Problem details: In the listing below, rewrite the part that opens with the line containing "Which one, [33,20]" and runs through the end of the listing. Replace "camera" with "lens" and leave everything else unchanged.

Dataset entries
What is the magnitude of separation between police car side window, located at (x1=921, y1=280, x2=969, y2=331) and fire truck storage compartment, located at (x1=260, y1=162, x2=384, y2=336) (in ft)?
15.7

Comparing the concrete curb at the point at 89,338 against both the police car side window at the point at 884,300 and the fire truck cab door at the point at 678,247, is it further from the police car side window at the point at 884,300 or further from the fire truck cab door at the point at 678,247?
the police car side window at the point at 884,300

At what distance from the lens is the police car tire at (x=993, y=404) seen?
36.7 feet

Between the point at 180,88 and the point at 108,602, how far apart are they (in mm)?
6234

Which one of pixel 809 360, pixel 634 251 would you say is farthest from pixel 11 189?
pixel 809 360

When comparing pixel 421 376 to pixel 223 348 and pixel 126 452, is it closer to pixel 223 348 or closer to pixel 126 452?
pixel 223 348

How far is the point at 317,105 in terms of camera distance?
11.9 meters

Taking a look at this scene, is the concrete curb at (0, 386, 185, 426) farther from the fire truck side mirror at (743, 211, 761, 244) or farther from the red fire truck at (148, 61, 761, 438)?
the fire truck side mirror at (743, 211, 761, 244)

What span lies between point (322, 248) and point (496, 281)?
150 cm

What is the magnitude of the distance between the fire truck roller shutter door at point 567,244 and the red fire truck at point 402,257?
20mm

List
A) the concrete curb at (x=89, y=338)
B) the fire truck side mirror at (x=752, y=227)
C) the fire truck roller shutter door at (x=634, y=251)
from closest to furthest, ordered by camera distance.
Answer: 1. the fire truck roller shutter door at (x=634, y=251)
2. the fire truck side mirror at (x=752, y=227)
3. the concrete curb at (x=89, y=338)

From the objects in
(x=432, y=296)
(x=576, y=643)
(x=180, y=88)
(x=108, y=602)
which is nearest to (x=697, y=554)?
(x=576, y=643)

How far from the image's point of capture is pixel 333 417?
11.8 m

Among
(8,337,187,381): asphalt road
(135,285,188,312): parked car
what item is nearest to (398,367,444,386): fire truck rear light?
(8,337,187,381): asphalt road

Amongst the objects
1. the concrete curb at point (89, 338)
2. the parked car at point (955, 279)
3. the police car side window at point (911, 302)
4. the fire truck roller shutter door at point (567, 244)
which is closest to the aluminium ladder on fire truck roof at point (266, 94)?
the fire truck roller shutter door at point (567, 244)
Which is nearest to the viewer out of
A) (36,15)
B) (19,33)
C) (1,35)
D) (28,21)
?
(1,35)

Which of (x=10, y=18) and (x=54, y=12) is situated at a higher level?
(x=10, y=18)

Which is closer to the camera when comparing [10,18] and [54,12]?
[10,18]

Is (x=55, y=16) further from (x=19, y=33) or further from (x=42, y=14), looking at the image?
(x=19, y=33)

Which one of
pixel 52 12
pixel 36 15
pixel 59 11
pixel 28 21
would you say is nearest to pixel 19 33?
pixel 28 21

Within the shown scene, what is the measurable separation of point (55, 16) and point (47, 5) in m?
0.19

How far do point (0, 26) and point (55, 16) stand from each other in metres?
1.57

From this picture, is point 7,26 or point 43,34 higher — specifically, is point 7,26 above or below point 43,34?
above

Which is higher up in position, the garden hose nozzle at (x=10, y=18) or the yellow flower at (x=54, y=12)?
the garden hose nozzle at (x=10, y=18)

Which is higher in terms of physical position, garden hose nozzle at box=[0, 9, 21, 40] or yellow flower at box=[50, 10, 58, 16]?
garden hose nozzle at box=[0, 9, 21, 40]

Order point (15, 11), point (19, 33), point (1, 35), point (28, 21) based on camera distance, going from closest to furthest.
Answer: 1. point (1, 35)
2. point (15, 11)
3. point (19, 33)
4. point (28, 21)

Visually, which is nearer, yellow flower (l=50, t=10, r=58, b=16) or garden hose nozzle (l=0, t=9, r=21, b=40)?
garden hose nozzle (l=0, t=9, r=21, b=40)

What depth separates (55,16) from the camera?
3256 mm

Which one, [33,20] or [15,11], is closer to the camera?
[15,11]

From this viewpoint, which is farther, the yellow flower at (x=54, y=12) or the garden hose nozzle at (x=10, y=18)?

Exercise output:
Which one, [33,20] or [15,11], is closer to the lens?
[15,11]

From this viewpoint, which is farther, the yellow flower at (x=54, y=12) or the garden hose nozzle at (x=10, y=18)?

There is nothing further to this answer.